The news out of Cuba is coming fast and furious. Not only are a number of airlines close to being able to offer direct service from various U.S. gateways to the Caribbean island, but Marriot and Starwood hotels will soon be housing guests there. In addition, AT&T will join Sprint and Verizon in offerring roaming service in Cuba. (For more on all these developments, take a look at this article from the Wall Street Journal.)

But the most exciting development has nothing to do with corporate entities, it has to do with a further easing of the Treasury Department's regulations surrounding visits by American tourists. With far less hype than the cast of Hamilton got for performing at the White House, the Treasury Department quietly announced that it would now allow "individual people-to-people educational trips". In a coconut shell that means that as long as visitors say they're going to Cuba for educational reasons, they no longer will have to pay the outrageous prices (of $350 per day and more) charged by the tour companies that have been running these sorts of excursions for decades. In fact, the State Department explicitly wrote that making travel more accessible was a big reason for the new regulations: "This change is intended to make authorized educational travel to Cuba more accessible and less expensive for U.S. citizens, and will increase opportunities for direct engagement between Cubans and Americans."

To quote directly from the State Department's release: "Individuals will be authorized to travel to Cuba for individual people-to-people educational travel, provided that the traveler engages in a full-time schedule of educational exchange activities intended to enhance contact with the Cuban people, support civil society in Cuba, or promote the Cuban people’s independence from Cuban authorities and that will result in a meaningful interaction between the traveler and individuals in Cuba."

So the question now becomes: how will the treasury department know if an individual is in Cuba for educational exchanges....or to lie on a gorgeous beach while nursing a rum and coke? The Treasury Department states that its "statutory prohibition on travel for tourist activities remains in place." But short of sending Federal Agents to do passport checks on anyone getting a tan, there doesn't seem to be anything in today's document about how the law will be enforced. Instead the State Department is asking travelers to "retain records related to the authorized travel transactions, including records demonstrating a full-time schedule of authorized activities." 

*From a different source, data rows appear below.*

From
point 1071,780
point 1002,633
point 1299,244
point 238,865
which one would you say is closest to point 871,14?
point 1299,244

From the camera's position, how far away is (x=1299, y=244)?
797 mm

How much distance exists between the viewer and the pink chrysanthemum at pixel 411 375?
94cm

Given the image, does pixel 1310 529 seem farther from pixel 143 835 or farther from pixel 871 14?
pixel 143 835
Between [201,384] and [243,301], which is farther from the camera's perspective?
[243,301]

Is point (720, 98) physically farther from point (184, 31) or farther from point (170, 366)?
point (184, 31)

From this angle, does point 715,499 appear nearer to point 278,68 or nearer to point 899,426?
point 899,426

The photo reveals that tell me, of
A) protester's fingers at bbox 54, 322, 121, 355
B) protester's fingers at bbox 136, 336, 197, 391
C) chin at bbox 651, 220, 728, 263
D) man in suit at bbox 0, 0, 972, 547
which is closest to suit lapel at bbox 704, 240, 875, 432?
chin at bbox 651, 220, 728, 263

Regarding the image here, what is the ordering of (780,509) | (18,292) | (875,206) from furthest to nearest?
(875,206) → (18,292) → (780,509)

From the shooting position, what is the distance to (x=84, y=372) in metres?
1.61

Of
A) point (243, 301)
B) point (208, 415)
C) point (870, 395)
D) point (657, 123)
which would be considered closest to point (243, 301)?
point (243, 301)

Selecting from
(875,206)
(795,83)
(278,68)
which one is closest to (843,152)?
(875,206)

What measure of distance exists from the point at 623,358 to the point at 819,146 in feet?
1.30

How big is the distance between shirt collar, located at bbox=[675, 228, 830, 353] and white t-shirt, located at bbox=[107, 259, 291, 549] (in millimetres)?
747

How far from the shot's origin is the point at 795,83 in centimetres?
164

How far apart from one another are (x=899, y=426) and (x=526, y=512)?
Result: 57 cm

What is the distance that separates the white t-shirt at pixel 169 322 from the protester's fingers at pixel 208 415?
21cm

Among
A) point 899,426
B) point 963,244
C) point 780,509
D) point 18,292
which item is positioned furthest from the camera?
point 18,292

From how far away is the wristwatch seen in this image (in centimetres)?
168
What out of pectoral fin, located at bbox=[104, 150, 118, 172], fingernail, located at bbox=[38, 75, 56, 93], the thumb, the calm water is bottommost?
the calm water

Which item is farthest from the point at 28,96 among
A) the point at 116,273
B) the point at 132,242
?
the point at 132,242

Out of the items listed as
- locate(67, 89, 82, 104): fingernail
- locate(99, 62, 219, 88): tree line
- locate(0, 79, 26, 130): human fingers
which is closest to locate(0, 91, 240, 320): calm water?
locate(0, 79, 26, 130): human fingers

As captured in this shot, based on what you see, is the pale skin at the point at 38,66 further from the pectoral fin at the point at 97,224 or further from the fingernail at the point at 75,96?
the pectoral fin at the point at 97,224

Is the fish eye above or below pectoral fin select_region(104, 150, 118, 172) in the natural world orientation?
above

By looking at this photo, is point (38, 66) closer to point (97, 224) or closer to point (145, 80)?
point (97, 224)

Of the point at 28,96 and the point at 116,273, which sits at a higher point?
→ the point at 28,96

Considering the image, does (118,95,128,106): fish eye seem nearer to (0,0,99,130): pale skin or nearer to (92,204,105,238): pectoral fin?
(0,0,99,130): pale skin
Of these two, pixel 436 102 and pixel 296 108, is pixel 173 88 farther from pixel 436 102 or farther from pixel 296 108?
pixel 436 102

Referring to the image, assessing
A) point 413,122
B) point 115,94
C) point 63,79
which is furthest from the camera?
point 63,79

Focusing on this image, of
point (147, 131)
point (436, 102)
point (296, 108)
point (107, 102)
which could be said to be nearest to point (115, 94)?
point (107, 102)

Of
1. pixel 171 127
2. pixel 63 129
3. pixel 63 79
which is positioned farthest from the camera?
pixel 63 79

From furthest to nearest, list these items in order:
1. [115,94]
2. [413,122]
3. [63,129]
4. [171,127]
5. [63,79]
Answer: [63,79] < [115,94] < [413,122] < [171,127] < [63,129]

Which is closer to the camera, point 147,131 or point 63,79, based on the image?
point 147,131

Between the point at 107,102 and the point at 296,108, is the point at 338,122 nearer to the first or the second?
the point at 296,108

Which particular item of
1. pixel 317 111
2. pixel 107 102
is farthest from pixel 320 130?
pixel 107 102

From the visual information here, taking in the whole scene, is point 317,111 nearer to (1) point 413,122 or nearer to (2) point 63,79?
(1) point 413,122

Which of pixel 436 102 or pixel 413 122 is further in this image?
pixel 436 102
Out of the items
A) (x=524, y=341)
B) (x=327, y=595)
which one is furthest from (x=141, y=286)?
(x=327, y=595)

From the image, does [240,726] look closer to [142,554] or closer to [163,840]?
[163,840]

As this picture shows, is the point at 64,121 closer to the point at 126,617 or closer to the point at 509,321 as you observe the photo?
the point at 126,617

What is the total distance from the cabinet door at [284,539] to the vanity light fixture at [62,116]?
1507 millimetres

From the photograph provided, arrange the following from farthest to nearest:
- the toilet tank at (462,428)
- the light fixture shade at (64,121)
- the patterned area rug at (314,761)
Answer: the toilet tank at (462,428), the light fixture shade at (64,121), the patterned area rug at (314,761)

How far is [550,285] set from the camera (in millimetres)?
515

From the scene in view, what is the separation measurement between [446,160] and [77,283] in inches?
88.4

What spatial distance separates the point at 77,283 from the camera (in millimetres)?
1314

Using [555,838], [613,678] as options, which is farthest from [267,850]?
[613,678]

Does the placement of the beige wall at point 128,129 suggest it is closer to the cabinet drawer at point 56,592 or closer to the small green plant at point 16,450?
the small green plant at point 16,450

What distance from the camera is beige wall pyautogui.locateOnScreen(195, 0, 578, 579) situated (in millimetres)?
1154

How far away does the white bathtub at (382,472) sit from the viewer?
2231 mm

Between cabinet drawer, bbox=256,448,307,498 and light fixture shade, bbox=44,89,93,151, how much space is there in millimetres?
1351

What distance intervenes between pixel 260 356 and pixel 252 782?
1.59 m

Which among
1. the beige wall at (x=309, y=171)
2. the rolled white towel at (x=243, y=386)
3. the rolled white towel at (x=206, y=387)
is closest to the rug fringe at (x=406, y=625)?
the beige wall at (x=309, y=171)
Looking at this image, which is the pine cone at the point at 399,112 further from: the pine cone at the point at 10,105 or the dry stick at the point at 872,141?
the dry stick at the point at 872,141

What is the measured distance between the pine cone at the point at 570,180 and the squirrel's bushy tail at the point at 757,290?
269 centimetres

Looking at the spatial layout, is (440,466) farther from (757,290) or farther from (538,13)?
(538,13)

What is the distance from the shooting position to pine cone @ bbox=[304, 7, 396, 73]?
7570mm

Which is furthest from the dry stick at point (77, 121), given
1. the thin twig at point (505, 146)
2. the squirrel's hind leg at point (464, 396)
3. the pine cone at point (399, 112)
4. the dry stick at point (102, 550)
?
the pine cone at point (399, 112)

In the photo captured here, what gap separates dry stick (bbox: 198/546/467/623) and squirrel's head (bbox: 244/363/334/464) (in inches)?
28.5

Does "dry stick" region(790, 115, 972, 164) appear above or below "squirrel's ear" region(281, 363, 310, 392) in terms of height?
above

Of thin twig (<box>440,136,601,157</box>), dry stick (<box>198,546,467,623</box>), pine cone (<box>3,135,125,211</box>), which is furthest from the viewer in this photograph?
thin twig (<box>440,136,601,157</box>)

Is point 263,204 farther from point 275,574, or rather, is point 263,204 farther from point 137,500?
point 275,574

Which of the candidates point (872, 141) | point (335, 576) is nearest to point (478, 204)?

I think the key word there is "retain"---It's a covering their butts phrase. Because no where does it say that an individual will have to produce this documentation. And if you look at the history of travel to Cuba in the last decade, you'll be hard-pressed to find any individual who has been prosecuted for going to Cuba illegally. It's not a fight that the government has wanted to pick in the past and I very much doubt they want to pick it now.

And nor should they, in my humble opinion. Americans should have the right to travel freely wherever in the world they please. These new regulations take us a step forward towards that goal.